Kromelis is unfortunately not expected to survive the attack, which authorities are pinning on 27-year-old Joseph Guardia. He’s being charged with arson and attempted murder after being caught in surveillance photos standing over a sleeping Kromelis before drenching him with a large-sized McDonald’s cup of gasoline and lighting the flame. “For 16 seconds, he stood over the victim at close range,” said Cook County Assistant State’s Attorney Danny Hanichak, who also added, “His statement that he didn’t know a person was there was outrageous and it was a lie.”

More information on this tragedy in Chi-town below, via CBS Chicago:

“Hanichak said 75-year-old Joseph Kromelis was sleeping on the apron of a parking garage on the 400 block of North Wabash Avenue around 3 a.m. last Wednesday, when Guardia walked past him, holding a cup of gasoline in his hand.

After first walking past Kromelis to the intersection of Kinzie Street and Wabash Avenue, Hanichak said Guardi then walked back to where Kromelis was sleeping, poured the gasoline on his head, and lit him on fire.

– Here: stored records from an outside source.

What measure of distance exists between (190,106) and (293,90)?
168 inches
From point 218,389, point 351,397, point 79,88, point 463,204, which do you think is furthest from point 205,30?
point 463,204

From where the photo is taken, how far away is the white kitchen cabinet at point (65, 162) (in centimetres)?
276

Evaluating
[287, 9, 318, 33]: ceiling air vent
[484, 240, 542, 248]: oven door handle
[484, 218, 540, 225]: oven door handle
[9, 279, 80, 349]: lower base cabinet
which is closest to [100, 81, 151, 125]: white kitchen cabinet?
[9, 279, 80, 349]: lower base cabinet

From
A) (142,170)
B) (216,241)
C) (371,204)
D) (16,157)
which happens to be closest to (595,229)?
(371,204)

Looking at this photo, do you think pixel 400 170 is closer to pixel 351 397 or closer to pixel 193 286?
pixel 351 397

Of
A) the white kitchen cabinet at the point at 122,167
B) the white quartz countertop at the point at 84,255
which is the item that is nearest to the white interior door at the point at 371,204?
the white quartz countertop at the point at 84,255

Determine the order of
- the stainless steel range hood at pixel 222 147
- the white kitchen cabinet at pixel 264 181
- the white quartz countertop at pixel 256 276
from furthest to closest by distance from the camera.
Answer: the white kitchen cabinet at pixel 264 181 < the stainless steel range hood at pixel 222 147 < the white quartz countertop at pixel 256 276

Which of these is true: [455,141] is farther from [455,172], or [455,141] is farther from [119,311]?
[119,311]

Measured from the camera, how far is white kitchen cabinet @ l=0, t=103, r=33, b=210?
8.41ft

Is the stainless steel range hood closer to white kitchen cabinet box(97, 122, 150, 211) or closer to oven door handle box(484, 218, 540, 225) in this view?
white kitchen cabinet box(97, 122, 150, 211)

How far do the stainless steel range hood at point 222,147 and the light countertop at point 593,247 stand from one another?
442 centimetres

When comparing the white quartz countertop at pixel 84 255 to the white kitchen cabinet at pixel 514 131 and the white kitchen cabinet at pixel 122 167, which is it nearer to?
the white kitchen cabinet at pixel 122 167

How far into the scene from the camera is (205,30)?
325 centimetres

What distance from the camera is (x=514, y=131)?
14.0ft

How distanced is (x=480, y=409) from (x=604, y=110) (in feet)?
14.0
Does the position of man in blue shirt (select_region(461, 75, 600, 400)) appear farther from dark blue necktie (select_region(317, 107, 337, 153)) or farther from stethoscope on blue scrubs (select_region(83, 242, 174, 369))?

The flames quickly spread to Kromelis’ entire upper body, and he was on fire for approximately three minutes before a security officer from a nearby building was able to get a fire extinguisher to put out the flames, according to Hanichak.”

Kromelis is currently being held under sedation at Stroger Hospital of Cook County. However, doctors say the severity of his injuries makes survival seem impossible. “The Walking Man” has been a fixture in Chicago for decades, many comparing him favorably in likeness to entertainers George Harrison and Yanni.

Assailant Guardia tried to deny that he knew the pile of blankets had an actual human being under it, chucking his actions up to simply being an “angry person.” Hanichak scoffed at his explanation, stating, “This defendant decided to target the most vulnerable person possible, a 75-year-old homeless man sleeping on the street.”

We’re praying for a miracle in his recovery and that he gets the chance to walk on soon enough.